Geschichte zum Greifen nah

Erika Rosenberg ist argentinische Historikerin, Journalistin und Autorin mit jüdischen Wurzeln. Sie kennt Papst Franziskus bereits aus seiner Zeit als Erzbischof in Buenos Aires. Außerdem machte sie in Argentinien die Bekanntschaft von Emilie Schindler, die sie bald zu ihren engsten Freunden zählte und deren Nachlass sie bis heute verwaltet. Sie hat mehrere Biografien über Emilie und Oskar Schindler sowie Papst Franziskus verfasst und präsentierte diese – erweitert um persönliche Erinnerungen und Anekdoten – auf Einladung des Katholischen Bildungswerkes bei einem mehrtägigen Aufenthalt in Salzburg.
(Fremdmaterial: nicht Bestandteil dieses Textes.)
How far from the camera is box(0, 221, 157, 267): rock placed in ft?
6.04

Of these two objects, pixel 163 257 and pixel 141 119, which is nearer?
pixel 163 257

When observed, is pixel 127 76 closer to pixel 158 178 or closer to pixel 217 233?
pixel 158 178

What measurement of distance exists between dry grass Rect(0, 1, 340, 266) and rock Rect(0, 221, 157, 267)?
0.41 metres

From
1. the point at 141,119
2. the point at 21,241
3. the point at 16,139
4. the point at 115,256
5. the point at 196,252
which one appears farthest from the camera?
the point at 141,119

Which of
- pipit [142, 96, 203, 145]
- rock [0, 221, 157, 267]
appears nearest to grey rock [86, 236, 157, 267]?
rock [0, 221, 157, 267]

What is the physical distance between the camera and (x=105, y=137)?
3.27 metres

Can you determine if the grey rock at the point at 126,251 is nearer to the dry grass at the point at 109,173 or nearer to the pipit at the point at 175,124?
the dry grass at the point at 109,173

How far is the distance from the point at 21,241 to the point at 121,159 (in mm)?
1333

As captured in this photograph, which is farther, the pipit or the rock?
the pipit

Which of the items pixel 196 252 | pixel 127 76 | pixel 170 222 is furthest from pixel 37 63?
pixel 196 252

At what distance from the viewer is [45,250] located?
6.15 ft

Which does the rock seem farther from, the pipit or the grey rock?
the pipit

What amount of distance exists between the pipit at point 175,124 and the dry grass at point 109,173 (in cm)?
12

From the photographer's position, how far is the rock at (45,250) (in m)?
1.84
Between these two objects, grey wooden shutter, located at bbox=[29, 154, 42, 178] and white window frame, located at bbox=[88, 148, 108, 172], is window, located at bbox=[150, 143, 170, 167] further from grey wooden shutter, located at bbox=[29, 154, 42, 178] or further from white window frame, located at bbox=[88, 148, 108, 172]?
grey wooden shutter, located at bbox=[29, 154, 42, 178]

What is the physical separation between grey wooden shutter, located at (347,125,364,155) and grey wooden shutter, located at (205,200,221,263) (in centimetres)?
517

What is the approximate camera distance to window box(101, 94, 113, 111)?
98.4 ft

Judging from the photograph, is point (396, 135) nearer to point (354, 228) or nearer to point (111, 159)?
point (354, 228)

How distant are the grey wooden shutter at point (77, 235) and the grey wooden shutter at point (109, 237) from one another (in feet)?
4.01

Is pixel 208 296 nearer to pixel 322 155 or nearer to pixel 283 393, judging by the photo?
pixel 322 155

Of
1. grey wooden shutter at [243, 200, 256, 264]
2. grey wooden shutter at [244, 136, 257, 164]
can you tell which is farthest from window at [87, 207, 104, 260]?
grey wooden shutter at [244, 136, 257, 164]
Der erste der beiden Vortragsabende in der Dombuchhandlung Salzburg war Erika Rosenbergs Begegnungen mit Papst Franziskus gewidmet. Sie lernte ihn in der gemeinsamen Heimat Argentinien als „Pater Jorge“ kennen und schätzen. Besonders prägend war für die jüdische Autorin sein gesellschaftliches Engagement: Bergoglio kümmerte sich weniger um Konventionen als um die sozialen Missstände, die er unerträglich fand. Als Erzbischof von Buenos Aires schickte er seine Seelsorger in die Slums und auch als Papst ist er seiner Gesinnung, an die „Ränder der Gesellschaft“ zu gehen, treu geblieben. Sein Engagement für Arme, Ausgegrenzte und Kranke, seine Zuwendung zum einzelnen Menschen und sein offener Dialog mit anderen Religionen haben die Historikerin Rosenberg tief beeindruckt und zu dem Buch „Als ich mit dem Papst U-Bahn fuhr“ inspiriert. Darin fügt sie persönliche Treffen mit dem Pontifex und seinen Vertrauten, Anekdoten und biografische Details zu einem eindrucksvollen Porträt zusammen.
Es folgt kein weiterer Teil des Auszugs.